Industrial waste has flowed into the river soon after the catchment was settled. Photos from 1870 show the riverbanks cleared of vegetation. This may have been from the cutting of timber or because an engineer had encouraged the clearing of trees close to the river because when they fell into the river they dragged earth with them, creating an obstacle for steamers in an already narrow channel.

The slow-flowing river system is known to flood and is considered to be heavily polluted, suffering from poor water quality. The Bremer as a river suffers from low flows in drought conditions and outflow constrictions from the tidal , which means water and contaminants have a high residency period catchment and only really flush in high flows or floods. This results in poor water quality with high levels of turbidity, high nutrient levels and high levels of bacteria, especially where sewage and drain runoff from the city of Ipswich is discharged into the river.
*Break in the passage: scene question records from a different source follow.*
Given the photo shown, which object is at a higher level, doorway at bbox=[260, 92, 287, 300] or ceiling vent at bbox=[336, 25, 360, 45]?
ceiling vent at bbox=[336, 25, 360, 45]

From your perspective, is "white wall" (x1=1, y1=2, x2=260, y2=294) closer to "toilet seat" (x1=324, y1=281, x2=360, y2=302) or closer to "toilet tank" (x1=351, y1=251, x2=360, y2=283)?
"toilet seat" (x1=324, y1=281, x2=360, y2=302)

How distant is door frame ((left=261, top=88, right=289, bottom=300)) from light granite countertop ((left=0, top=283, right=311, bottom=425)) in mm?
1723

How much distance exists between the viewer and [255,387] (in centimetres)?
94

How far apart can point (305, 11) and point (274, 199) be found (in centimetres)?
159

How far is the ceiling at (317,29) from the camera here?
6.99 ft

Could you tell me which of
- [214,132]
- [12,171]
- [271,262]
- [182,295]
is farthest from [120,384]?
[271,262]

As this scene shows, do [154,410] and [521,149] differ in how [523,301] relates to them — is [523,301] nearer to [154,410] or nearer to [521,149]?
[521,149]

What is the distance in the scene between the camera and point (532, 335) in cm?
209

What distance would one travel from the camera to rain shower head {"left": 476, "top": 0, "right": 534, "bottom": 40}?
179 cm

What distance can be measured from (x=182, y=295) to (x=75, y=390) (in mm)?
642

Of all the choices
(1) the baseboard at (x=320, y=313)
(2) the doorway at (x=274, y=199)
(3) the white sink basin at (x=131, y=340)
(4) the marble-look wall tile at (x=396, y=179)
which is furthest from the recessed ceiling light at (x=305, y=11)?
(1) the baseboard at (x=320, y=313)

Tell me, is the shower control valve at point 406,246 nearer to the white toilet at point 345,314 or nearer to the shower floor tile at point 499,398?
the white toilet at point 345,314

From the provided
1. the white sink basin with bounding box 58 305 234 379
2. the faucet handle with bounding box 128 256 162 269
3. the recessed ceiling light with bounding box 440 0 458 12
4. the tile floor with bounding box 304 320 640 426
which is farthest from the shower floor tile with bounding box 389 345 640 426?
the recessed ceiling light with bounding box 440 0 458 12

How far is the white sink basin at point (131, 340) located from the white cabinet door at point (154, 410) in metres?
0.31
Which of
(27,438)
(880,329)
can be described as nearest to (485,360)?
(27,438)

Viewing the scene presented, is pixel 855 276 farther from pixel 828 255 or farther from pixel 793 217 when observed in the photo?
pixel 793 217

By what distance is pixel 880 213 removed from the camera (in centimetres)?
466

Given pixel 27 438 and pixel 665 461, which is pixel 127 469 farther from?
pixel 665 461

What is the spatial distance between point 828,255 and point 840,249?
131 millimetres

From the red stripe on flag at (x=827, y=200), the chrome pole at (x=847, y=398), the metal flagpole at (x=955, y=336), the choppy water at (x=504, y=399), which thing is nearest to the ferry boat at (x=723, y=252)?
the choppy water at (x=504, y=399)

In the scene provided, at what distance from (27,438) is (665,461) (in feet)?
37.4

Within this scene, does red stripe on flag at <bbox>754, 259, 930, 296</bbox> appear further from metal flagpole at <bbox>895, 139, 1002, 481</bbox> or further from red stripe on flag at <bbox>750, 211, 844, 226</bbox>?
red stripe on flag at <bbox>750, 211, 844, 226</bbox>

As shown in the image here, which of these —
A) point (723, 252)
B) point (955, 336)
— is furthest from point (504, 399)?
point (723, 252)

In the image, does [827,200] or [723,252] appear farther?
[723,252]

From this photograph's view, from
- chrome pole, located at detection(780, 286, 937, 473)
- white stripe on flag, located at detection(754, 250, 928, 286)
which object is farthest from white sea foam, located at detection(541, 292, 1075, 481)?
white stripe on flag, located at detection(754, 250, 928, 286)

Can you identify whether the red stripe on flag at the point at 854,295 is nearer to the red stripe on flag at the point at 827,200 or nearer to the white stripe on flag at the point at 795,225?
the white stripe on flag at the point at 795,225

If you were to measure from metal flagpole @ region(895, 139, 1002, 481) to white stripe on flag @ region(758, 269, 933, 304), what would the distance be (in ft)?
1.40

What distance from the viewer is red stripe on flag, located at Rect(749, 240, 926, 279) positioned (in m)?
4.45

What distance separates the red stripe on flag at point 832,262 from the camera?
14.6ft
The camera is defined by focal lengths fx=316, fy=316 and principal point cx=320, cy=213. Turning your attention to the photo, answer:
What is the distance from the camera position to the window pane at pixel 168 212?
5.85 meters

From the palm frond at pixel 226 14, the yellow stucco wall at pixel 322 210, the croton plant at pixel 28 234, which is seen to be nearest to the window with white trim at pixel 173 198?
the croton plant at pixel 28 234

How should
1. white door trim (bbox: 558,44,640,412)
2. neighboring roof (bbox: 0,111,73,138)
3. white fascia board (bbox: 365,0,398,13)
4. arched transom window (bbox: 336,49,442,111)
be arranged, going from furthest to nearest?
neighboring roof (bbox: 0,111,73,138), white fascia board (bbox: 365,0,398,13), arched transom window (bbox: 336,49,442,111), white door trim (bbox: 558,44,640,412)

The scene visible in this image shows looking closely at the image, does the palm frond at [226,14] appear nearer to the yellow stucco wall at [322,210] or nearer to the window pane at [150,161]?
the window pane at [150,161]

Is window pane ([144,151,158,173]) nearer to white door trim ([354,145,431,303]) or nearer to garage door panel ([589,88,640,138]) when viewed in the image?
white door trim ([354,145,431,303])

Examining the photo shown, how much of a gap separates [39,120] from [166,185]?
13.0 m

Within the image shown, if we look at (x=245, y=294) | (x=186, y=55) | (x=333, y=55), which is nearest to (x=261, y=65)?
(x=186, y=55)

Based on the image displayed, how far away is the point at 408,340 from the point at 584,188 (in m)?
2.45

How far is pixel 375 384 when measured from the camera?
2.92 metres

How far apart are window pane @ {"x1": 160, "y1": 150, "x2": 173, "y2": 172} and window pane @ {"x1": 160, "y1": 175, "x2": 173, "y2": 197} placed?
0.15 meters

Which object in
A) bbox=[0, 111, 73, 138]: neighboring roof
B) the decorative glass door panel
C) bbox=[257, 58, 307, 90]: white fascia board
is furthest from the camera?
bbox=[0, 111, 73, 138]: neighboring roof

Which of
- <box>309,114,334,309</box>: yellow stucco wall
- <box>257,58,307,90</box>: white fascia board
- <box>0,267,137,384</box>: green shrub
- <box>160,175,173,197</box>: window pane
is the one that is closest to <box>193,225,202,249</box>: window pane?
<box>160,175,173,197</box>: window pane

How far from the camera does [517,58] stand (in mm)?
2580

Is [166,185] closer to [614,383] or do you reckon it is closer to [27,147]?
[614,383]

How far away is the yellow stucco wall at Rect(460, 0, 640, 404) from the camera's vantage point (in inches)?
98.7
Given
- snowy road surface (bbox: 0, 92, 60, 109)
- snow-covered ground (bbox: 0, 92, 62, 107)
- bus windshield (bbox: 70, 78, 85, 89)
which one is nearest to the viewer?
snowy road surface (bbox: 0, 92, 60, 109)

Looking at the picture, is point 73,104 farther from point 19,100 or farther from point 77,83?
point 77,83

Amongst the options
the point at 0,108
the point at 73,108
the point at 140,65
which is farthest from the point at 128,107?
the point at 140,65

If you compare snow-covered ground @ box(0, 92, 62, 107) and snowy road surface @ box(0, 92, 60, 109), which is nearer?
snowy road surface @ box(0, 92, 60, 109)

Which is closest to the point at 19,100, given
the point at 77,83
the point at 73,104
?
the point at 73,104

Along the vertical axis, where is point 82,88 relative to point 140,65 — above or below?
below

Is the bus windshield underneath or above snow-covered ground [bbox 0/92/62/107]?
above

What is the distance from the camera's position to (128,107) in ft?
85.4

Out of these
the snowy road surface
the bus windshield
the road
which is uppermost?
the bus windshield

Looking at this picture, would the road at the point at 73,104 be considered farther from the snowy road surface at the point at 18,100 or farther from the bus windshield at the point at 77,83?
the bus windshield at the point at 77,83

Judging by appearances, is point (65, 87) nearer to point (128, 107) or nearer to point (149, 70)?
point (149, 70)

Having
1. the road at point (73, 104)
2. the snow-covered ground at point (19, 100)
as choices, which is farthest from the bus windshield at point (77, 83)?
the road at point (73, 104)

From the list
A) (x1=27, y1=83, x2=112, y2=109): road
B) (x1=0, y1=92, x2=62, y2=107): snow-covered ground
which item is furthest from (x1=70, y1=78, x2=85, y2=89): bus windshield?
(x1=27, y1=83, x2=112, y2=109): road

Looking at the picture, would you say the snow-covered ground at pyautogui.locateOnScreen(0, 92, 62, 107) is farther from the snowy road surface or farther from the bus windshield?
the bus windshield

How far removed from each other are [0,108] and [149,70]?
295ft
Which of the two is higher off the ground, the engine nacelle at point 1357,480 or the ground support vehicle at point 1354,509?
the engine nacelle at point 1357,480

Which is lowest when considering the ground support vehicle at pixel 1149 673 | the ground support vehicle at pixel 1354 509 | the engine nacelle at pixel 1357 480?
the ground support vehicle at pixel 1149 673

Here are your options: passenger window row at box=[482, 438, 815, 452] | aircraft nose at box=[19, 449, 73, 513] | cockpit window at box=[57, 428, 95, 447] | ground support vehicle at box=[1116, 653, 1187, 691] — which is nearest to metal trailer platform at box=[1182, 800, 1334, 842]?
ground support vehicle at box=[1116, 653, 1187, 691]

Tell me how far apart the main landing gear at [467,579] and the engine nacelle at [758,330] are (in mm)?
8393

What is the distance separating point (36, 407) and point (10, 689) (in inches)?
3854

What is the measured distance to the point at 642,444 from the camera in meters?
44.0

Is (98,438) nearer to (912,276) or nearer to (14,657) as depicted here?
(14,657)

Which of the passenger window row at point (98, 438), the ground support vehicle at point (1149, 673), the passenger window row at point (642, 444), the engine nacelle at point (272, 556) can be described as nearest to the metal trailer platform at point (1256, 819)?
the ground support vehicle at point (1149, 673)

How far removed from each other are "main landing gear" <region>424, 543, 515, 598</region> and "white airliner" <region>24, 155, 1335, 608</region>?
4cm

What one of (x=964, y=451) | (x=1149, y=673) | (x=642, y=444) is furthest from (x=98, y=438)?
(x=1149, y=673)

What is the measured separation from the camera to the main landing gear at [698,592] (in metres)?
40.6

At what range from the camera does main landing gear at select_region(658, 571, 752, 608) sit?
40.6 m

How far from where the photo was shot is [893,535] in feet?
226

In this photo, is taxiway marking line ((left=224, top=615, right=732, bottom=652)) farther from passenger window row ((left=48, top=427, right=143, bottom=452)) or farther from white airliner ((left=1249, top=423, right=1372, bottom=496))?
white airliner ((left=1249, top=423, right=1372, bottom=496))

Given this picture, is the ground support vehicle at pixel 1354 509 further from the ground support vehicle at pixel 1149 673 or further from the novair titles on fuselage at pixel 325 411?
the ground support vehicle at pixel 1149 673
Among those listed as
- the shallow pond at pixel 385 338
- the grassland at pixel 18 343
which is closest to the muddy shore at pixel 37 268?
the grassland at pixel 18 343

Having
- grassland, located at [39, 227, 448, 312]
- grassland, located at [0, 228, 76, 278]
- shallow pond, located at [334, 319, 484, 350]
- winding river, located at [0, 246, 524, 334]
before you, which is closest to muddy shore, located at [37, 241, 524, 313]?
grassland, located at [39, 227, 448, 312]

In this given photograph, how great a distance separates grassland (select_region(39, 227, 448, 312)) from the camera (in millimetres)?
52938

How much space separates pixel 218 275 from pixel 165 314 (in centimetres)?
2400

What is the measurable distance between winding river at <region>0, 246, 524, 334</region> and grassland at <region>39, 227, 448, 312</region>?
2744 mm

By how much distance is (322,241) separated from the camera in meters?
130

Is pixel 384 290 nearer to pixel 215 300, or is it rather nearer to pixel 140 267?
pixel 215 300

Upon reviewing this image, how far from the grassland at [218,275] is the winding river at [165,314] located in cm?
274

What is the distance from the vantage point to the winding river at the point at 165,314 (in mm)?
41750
Coordinated attempts to improve water quality began after the establishment of the Water Quality Council in 1973. Testing revealed the worst pollution came from woollen mills and meatworks at Dinmore, where organic waste entered the river untreated.

Land degradation was identified as a serious problem in the catchment after a Department of Primary Industries survey was conducted in 1979. Riparian vegetation has been nearly completely removed and the banks are now weed-infested. Downstream the river suffers from not only sewage and farming runoff but also abattoir effluent.

In 2006, 2008, 2009, 2010, 2011 and 2012 the Healthy Waterways annual assessment of water quality rated the Bremer River an F, the lowest grading possible. The Ipswich City Council has responded by increasing fines for allowing pollutants to contaminate the river. In 2013 and 2014 the Bremer River's water quality rating improved slightly to a D−. The 2015 the Healthy Waterways assessment included additional measures in the environmental grades, resulting in grades that are not directly comparable to previous years. The Bremer River was given a D− for 2015.

Heavy metals including mercury, chromium, nickel and cadmium were found in Warrill Creek, a tributary of the Bremer, in 2009. The source of the contamination was discharge from the RAAF Base Amberley. The contaminates did not reach the Bremer River itself. In 2010, the Ipswich City Council and the International Riverfoundation launched a fund to help clean up the river.

The worst pest species was the introduced water hyacinth, which sometimes was so dense it blocked boats. Severe outbreaks occurred in 1917, 1935—36, 1941 and 1965.

==Water supply==
Moogerah Dam was built in the upper reaches of Reynolds Creek. The dam provides potable water for towns such as Boonah and is an irrigation source for crop farmers and those grazing cattle.